CANDY’S SMILE - KEVIN MICHAELS
“If you love me, you will do this for me,” Candy said.
Bobby checked the clip in his nine millimeter and slipped it inside his jacket, thinking that love had nothing to do with it.
Candy’s red shirt had been unbuttoned and her head between his legs when she said that - with his Levi’s around his ankles, Bobby would have agreed to anything.
His black Chevy Nova was parked a block away, hidden in the shadows of the overpass where nobody could see it. Candy was in the front seat waiting for him, car engine running as fast as his heart was beating, holding out promises of things she was going to do once he returned.
She was a thrill junkie – a girl who got off on risk and danger.
Bobby was pretty sure he liked that.
He made his way across the street. Keeping his head down and eyes straight ahead, he walked into the all night convenience store with the gun in his pocket. He remembered that kiss, the adrenalin pumping to his brain and the blood rushing in his veins as her lips touched his.
The last thing she said when he got out of the car was “I like it when we get wild.”
There was a kid behind the register with acne-scarred skin and long, stringy blond hair – no older than him, wearing one of those red Kwiki-Mart shirts and a matching cap. He was busy refilling coffee pots and wiping away a night’s worth of grime from the counter when Bobby walked in. He barely looked up until Bobby got his attention by pulling out the gun and pointing it at his head.
“Empty the register,” Bobby said. “And gimme’ a couple packs of Camels while you’re at it.”
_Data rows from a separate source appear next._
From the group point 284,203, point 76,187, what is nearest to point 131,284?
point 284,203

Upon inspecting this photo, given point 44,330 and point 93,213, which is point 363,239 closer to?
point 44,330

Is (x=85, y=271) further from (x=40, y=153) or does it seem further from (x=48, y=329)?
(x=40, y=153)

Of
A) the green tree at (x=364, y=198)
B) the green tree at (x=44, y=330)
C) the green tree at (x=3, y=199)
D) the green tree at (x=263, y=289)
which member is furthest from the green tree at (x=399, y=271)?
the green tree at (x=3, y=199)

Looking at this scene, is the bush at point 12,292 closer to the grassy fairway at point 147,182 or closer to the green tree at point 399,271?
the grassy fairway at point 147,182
The clerk turned. Something in his face looked less like surprise and more like disgust.
“Out of Camels,” he answered matter-of-factly.
“So forget about the cigarettes,” Bobby said. “Just get me the money.”
The gun shook slightly in his hand but he sucked in his courage and pushed out his cool, the way he figured Candy would like.
“Ain’t got no time to waste,” Bobby told the clerk. “Give me the cash and that bank deposit bag underneath the counter, too.”
The clerk shook his head from side to side. “Don’t know nothing about no bank deposit bag,” he said.
Bobby braced his free hand on the counter and leaned forward, inching the gun closer to the kid’s face. “You don’t want to be dead, do you?”
With a weak shrug and a sigh, the clerk finally popped open the cash register. Bobby reached inside the drawer for a handful of tens and twenties while the clerk went underneath the counter.
Candy was the one who told Bobby about the money they kept stashed in the bank bag – it was cheaper than a safe and nobody except employees knew it was there. Bobby was thinking how happy it would make her that he remembered it when the clerk came up fast with a sawed-off double barrel and aimed it at Bobby’s chest.
“What the hell?” Bobby asked, dropping the bills.
“Boss got tired of getting robbed all the time,” the clerk said, curling his finger around the triggers. “Guess we got two ways this can play out. The first is you walk out of here and both of us forget this ever happened.”
“The second is me and you see who’s faster pulling the trigger. Take our chances that way.”
Bobby stared down both barrels of the shotgun.
Taking a deep breath he thought about Candy waiting for him in the Nova – how disappointed she would be if he came back empty-handed. That little pout of hers that said more than words. Bobby eased the Nine slowly into his pocket. He took a few steps backwards before turning quickly for the door, leaving the money on the counter and wondering what he was going to say to Candy.
He didn’t really love her that much.
Hell, it’s not like she ever told me about the shotgun, he thought.